Sai-se amargo, mas no ha passado nada, pois Ema é o retrato de uma mulher em chamas que queremos ver devorar tudo (e todos) e é com esse retrato que devemos ficar.
Ema é o primeiro filme no qual Larraín não está a lidar diretamente com um assunto histórico ou biográfico (a ditadura chilena, Pablo Neruda, ou Jackie Kennedy). O seu alvo aqui é a juventude chilena de hoje, aquela que se quer libertar das amarras sociais e políticas que assolam o país. Está a falar sobre os jovens que se querem manifestar e concretizar os seus desejos, os que anseiam por um futuro melhor, que querem redefinir os termos e categorias da família, do género e da igualdade. Portanto, em Ema, Larraín está a lidar com o aqui e agora, é o presente que lhe interessa. É através da música, mas sobretudo da dança, que o filme no seu jeito musical mostra o pulsar das ruas e quem é Ema, como vemos na primeira manifestação de uma criação de Gastón: uma estrela azul fria, que vai ficando cada vez mais um vermelho quente, à medida que a performance avança, para no final engolir os bailarinos na sua intensidade, enquanto os seus corpos, ao ritmo da música, abanam como chamas. Ema é o centro desta La danse matisseana, a estrela solar que vive pela dança. Todos os outros orbitam à sua volta. O reggaeton liberta-a. Luta com o corpo, cospe fogo, pratica da vingança com as suas amigas, despe-se da toxicidade arreigada de Gastón. Serve única e exclusivamente a sua própria agenda e prazer.
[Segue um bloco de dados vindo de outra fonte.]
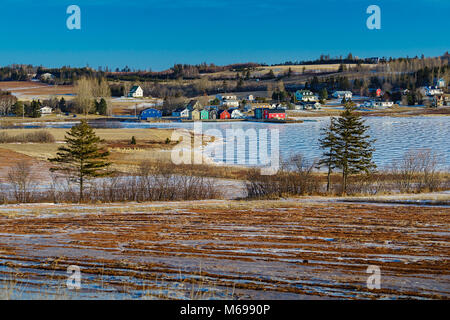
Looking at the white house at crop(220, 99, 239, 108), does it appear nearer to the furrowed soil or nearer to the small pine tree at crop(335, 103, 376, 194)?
the small pine tree at crop(335, 103, 376, 194)

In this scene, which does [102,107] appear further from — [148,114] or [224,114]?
[224,114]

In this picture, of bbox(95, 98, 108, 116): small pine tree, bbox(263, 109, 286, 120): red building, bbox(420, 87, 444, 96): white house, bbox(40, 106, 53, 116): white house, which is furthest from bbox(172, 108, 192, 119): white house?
bbox(420, 87, 444, 96): white house

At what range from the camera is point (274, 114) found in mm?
97812

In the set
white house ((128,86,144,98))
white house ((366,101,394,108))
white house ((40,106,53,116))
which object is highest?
white house ((128,86,144,98))

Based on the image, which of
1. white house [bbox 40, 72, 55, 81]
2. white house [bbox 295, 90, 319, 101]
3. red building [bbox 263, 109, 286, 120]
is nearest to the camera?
red building [bbox 263, 109, 286, 120]

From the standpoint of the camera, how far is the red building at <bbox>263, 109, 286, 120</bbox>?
9712 cm

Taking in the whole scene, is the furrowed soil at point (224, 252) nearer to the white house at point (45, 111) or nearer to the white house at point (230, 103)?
A: the white house at point (45, 111)

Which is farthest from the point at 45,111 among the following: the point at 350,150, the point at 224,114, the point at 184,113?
the point at 350,150

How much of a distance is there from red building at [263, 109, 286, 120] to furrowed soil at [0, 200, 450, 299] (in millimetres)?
80215

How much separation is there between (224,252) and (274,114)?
88.4 m

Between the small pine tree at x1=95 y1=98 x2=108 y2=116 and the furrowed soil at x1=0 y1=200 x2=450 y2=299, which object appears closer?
the furrowed soil at x1=0 y1=200 x2=450 y2=299

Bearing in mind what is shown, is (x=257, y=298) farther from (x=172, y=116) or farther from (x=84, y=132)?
(x=172, y=116)

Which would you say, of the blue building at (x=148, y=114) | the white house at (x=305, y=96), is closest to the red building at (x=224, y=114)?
the blue building at (x=148, y=114)
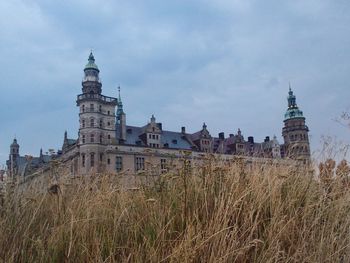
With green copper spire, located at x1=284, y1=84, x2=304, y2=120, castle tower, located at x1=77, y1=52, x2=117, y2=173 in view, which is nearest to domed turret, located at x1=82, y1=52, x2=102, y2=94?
castle tower, located at x1=77, y1=52, x2=117, y2=173

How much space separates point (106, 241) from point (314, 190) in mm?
1847

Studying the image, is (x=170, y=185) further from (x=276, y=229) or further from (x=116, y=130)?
(x=116, y=130)

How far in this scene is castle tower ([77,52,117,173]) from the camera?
158 ft

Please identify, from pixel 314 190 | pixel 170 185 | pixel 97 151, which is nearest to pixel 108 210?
pixel 170 185

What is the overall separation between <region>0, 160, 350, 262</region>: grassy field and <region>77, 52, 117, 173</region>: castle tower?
145 feet

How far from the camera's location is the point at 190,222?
2.80m

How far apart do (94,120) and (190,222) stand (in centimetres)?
4723

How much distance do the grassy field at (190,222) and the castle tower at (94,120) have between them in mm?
44123

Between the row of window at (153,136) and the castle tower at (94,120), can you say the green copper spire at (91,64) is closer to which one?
the castle tower at (94,120)

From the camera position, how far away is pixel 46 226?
301 centimetres

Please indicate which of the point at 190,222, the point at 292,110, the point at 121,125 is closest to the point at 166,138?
the point at 121,125

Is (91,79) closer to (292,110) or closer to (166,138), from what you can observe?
(166,138)

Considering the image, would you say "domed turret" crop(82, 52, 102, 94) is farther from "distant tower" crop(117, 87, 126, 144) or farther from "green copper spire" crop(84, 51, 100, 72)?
"distant tower" crop(117, 87, 126, 144)

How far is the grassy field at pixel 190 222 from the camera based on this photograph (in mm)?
2641
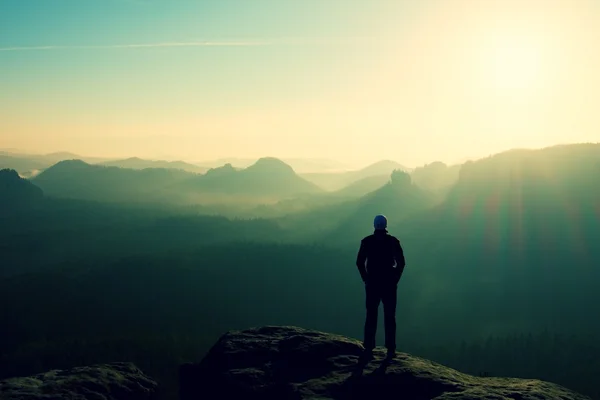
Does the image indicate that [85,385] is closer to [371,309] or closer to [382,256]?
[371,309]

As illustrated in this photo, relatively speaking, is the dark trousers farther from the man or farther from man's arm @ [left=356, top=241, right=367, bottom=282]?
man's arm @ [left=356, top=241, right=367, bottom=282]

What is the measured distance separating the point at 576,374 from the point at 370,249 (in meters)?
156

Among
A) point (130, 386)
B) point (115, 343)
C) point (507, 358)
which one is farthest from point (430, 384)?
point (507, 358)

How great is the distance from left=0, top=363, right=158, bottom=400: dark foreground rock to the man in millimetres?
8304

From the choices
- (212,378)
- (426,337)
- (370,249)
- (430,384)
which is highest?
(370,249)

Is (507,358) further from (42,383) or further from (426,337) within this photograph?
(42,383)

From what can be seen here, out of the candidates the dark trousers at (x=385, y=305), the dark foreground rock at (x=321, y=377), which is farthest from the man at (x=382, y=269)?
the dark foreground rock at (x=321, y=377)

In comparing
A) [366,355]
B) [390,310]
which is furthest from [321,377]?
[390,310]

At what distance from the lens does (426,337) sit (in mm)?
199500

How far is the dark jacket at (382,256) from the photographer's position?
1320 cm

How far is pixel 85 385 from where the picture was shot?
46.9ft

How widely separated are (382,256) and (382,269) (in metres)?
0.38

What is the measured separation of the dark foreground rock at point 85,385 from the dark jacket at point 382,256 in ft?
29.7

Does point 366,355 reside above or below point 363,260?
below
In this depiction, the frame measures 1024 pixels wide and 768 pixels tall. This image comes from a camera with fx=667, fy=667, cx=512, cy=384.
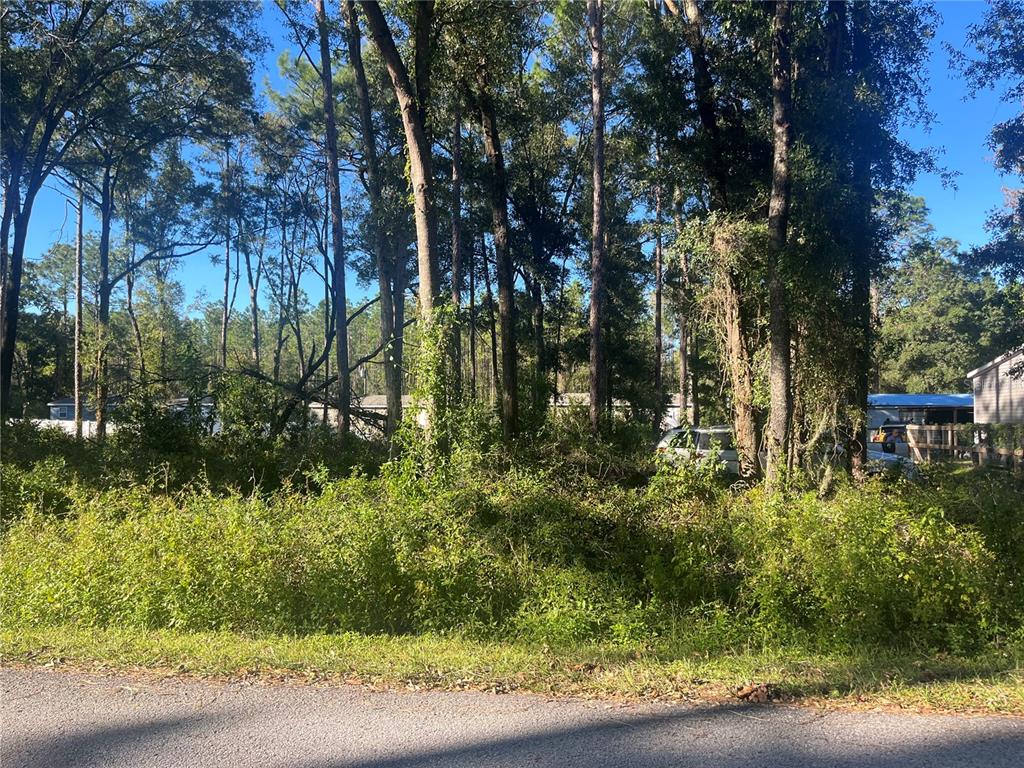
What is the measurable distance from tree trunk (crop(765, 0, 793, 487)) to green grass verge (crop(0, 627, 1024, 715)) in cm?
532

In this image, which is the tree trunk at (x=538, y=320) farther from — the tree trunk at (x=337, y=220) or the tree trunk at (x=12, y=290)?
the tree trunk at (x=12, y=290)

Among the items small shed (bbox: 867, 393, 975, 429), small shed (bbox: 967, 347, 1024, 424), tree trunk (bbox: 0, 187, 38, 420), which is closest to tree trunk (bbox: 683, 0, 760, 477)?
tree trunk (bbox: 0, 187, 38, 420)

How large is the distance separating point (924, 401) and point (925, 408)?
708 mm

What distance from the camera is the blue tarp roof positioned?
35594 millimetres

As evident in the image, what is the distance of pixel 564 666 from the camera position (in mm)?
4625

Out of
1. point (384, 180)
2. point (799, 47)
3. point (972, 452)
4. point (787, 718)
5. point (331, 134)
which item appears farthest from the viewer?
point (331, 134)

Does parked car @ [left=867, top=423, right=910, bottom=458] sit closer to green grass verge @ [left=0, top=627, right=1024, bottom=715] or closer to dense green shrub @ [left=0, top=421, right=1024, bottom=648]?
dense green shrub @ [left=0, top=421, right=1024, bottom=648]

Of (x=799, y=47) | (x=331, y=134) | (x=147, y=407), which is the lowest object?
(x=147, y=407)

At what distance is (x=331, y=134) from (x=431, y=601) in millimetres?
20129

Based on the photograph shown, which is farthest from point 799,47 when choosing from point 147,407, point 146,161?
point 146,161

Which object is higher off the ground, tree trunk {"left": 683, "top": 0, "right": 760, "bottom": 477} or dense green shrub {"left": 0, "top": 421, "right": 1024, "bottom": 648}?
tree trunk {"left": 683, "top": 0, "right": 760, "bottom": 477}

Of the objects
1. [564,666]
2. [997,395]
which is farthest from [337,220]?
[997,395]

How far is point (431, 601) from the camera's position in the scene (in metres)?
6.73

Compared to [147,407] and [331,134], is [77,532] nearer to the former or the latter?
[147,407]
As personagens de Larraín foram sempre ambivalentes, figuras intelectualmente complexas. Percebíamos as razões que as levavam a agir de determinada forma, sendo que muitas das vezes éramos confrontados com os seus crimes, os seus pecados, ainda que nunca nos fosse possível apontar o dedo moralista. Não podíamos. Mas hoje, em Ema, estamos perante um cineasta que parece ter perdido o fulgor de outros tempos ao tentar ser apenas um provocateur.
É certo que Ema é um filme vertiginoso, mas é também na chamada final para o consciente que percebemos a obra que ameaçava ser e que se ficou apenas por isso: uma ameaça. O comentário final de Larraín – aquele para o qual nos tinha alertado no inicio com as cartas em cima da mesa – desilude, não pela sua tentativa de reinventar as relações familiares, o amor, o sexo, a maternidade, mas por todo o outro filme que está antes, orgásmico, que parece evidenciar uma forma e uma liberdade maior no pensamento que se permite a escorrer, através da música e da dança, sobre o Chile hoje.
Sai-se amargo, mas no ha passado nada, pois Ema é o retrato de uma mulher em chamas que queremos ver devorar tudo (e todos) e é com esse retrato que devemos ficar.
Ema estará disponível a partir de dia 28 na plataforma de VOD nacional, Filmin.